Review: ‘Apollo 10 ½’ is a relaxing coming-of-age sci-fi film
Quietly released on Netflix, Richard Linklater’s latest film uses animation to capture the wonder of childhood.
Apr 11, 2022
Richard Linklater’s films have always been less about the plot and more about the details. From his work on “Dazed and Confused” to “The Before Trilogy,” Linklater is the master of films where people hang out — the attention to the details in what they do being what elevates his films beyond being tossed off as aimless.
With his latest gem, “Apollo 10 ½: A Space Age Childhood,” Linklater remains true to this style, despite promotional material suggesting a more high-concept storyline. Google may label the film as ‘science fiction/adventure’ and the poster may showcase its main character in a spacesuit, but make no mistake, Stan’s adventures include space travel just as much as they do biking around with friends.
Voiced by Jack Black, Stan narrates stories of his childhood in late1960s Houston, where the Space Race informs the city’s culture. The latest and greatest in man-made technology was all there, from spaceships to button-dial phones.

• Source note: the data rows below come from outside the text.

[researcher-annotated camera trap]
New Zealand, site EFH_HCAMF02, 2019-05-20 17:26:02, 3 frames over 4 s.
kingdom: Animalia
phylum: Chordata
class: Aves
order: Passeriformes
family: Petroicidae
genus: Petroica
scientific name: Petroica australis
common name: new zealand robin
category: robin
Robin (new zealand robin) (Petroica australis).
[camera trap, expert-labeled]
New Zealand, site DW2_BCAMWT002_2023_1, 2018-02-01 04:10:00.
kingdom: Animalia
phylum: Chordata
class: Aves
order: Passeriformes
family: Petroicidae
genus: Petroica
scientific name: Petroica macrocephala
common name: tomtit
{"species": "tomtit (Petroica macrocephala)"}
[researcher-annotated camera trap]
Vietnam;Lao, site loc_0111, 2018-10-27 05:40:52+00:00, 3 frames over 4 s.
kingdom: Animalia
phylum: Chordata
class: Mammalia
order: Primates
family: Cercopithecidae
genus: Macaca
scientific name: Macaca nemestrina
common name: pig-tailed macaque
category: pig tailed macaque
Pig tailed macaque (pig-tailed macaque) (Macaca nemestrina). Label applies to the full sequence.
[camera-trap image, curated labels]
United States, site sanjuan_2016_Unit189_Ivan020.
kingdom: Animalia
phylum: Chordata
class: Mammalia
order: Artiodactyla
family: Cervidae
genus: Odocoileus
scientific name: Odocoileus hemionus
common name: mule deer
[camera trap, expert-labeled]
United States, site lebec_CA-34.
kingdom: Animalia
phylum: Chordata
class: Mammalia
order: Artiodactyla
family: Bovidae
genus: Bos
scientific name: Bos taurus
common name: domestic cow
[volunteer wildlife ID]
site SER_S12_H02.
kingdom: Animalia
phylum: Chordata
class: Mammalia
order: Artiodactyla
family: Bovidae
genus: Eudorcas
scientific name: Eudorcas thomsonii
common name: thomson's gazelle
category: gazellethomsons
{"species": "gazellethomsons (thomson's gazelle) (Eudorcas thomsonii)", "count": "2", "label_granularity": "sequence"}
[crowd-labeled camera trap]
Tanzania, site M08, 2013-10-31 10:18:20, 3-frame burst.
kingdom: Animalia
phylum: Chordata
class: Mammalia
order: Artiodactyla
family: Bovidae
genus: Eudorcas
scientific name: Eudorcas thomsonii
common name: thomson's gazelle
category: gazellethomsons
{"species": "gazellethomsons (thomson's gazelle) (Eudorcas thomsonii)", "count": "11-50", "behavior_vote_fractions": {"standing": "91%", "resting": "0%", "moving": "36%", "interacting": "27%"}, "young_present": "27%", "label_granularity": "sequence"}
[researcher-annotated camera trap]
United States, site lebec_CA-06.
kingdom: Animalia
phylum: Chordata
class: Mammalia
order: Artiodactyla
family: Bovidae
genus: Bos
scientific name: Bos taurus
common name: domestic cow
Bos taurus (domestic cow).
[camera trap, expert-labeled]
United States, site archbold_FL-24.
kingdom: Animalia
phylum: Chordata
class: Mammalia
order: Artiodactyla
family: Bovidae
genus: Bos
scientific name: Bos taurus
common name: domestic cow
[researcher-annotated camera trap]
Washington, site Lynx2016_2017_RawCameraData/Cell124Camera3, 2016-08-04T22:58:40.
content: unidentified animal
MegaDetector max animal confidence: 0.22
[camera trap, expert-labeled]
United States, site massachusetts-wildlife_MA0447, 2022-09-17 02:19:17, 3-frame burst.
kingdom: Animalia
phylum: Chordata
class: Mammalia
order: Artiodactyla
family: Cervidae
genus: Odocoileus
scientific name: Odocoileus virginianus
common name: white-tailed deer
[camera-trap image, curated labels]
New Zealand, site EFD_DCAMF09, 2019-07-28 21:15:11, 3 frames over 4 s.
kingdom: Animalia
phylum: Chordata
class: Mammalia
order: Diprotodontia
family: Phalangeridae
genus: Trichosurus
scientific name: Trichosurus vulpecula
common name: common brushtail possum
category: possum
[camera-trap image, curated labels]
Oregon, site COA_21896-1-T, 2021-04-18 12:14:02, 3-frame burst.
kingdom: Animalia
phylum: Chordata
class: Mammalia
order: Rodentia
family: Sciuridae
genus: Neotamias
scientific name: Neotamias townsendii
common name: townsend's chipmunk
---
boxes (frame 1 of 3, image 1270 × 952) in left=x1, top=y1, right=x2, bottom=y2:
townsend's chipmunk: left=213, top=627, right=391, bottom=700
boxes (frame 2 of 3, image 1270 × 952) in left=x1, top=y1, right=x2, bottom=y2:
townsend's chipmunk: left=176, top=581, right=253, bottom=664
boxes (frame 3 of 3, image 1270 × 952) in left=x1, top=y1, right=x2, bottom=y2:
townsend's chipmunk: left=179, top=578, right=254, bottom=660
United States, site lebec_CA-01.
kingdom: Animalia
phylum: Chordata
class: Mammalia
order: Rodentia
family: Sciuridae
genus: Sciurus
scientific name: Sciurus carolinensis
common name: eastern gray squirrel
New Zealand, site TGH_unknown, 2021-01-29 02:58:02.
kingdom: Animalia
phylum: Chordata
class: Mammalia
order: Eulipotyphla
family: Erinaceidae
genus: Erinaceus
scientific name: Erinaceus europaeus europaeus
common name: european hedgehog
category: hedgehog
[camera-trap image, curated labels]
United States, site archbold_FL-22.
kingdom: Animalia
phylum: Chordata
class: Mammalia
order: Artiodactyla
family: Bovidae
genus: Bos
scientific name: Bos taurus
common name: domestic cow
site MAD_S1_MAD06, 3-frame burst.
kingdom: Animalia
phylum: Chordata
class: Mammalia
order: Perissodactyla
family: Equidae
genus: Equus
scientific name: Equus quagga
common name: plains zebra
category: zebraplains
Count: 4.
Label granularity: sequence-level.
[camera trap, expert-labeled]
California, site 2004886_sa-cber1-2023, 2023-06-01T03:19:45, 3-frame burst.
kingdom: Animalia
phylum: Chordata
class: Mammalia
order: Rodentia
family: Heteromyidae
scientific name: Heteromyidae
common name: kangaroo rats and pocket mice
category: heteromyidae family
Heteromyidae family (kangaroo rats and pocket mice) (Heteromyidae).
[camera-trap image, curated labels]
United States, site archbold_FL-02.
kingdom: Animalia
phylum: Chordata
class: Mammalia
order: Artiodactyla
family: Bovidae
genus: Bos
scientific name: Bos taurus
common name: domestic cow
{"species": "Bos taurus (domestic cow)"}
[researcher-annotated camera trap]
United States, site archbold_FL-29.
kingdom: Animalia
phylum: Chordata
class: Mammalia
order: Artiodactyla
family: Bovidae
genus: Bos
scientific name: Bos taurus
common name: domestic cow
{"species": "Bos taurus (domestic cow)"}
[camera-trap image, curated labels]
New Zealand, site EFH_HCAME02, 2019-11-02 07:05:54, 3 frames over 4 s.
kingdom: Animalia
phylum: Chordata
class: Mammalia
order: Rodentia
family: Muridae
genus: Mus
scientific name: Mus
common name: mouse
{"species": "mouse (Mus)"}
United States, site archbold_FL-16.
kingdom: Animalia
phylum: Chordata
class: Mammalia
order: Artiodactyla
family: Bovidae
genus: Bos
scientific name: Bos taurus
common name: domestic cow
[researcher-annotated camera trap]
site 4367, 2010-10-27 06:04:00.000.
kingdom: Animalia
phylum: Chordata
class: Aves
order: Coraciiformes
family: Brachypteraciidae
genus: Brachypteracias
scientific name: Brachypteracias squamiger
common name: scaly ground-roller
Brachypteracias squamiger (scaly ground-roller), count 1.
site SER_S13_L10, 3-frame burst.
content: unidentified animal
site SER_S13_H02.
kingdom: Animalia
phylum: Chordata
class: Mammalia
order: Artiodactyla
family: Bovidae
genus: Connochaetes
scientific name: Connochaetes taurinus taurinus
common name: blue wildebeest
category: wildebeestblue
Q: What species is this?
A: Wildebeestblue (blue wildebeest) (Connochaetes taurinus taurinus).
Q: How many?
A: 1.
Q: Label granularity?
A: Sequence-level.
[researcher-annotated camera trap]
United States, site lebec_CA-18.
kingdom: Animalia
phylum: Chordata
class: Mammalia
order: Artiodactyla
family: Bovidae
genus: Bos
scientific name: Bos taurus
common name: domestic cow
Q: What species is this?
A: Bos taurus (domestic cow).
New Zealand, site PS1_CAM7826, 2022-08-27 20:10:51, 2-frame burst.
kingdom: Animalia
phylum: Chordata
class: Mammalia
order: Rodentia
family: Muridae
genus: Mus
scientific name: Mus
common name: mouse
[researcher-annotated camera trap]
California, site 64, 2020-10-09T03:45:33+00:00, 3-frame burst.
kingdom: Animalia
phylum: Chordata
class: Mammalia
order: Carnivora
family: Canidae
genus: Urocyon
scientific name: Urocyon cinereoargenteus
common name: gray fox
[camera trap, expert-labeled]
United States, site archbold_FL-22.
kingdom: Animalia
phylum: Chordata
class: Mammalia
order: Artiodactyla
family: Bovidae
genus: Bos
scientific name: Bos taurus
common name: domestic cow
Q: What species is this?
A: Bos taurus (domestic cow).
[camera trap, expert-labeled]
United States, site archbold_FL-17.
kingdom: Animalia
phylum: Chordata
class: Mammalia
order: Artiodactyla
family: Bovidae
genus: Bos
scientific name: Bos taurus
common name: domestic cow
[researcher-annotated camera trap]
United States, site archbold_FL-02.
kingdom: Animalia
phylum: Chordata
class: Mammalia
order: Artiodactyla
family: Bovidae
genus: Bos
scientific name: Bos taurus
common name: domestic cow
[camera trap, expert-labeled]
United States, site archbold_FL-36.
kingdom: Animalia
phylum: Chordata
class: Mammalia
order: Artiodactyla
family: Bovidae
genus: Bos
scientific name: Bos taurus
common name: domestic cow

One day in 1969, 10-year-old Stan is taken aside by two men in suits, Kranz (Zachary Levi) and Bostick (Glen Powell), who have a proposition for him. They’ve accidentally made an Apollo spacecraft too small for adults, so they want him to take it to space for them. Fascinated by this unusual proposition, Stan agrees — a standard decision in an era when kids idolized Neil Armstrong rather than Elon Musk.
In a subversive choice of plotting, this Space Race-based fantasy plotline takes a backseat for nearly the first hour of the film. Instead, Linklater observes Stan do what kids do and what he captures on film best: hanging out.
Reflecting on the way in which we retell memories, which aren’t always set perfectly in time and place, older Stan recalls the various activities that he, his friends and his family would get up to. In between trips to bowling alleys, arcades and beaches, Stan’s mom mocks hippies, his dad drives tipsy and his Grandma spouts conspiracy theories about John F. Kennedy.
There’s hardly a strong sense of progression between these memories, but that doesn’t matter because the audience is drawn into their familiarity and warmth. It feels nice to simply be invited to share them with Stan. This is due in part to the atmosphere that Linklater creates. Like his other films, the soundtrack is excellent. It further seeps the viewer in the era with tracks from big names like Donovan and Pink Floyd as well as deeper cuts that would only be known by someone who grew up in the 1960s.
When the Space Race does come back into play, it is woven seamlessly with Stan’s memories of his suburban childhood. Linklater knows how to intercut stories but simply didn’t want to at first. This is where the film’s choice of rotoscoping, a form of animation based on filmed actors’ movements, lends itself to an easy transition into the film’s sci-fi elements.
Whereas a live-action film might have cast Stan’s experiences as surreal, an animated film using rotoscoping allows Linklater to capture a sense of childlike wonder while maintaining a consistent tone. The animation already removes the audience from reality to a degree, making the space travel scenes feel similar in that they only slightly divert from reality, but not enough so that it distracts or disengages viewers.
The greatest example of this is when the Moon landing takes place, with Stan in orbit and his family in the living room gathered around the TV. His family experiences the magnitude of the moment, as does Stan, with the viewer getting the most pleasure in getting to be with both and know more than either.
Aided by the animation style, the Moon landing feels like a dream come true. As much as it was a dream realized for people to see the first man on the Moon, it is pure wish fulfillment for Stan to be able to go to Space. Stan’s family sees something out of this world as the young boy descends the ladder onto the lunar surface, and the film’s animation allows it to seamlessly transition to Stan’s perspective as he takes those great steps for mankind.
Linklater’s choice to fill the runtime of a Space movie with so many scenes of kids hanging out may seem counterintuitive, and some viewers might be resistant to this plotting. To reject this structure wouldn’t consider the ways in which it benefits the film and the ideas Linklater wishes to convey.
In front-loading the details of a late 1960s Houston childhood, Linklater makes the point that childhood wonder doesn’t pick favorites. For example, building forts out of plywood is the same kind of fantasy play that preparing for the flight does. Advancement of technology such as a non-rotary phone is as fascinating to the kids as the spaceships, if not more so, because it has a more direct impact on their lives.
It’s quite a subversive approach to make a film about the Space Race in which the race itself doesn’t take up the majority of the runtime. Viewers come in with a certain set of expectations and instead are reminded what it feels like to be a kid filled with wonder again. It is a welcome surprise.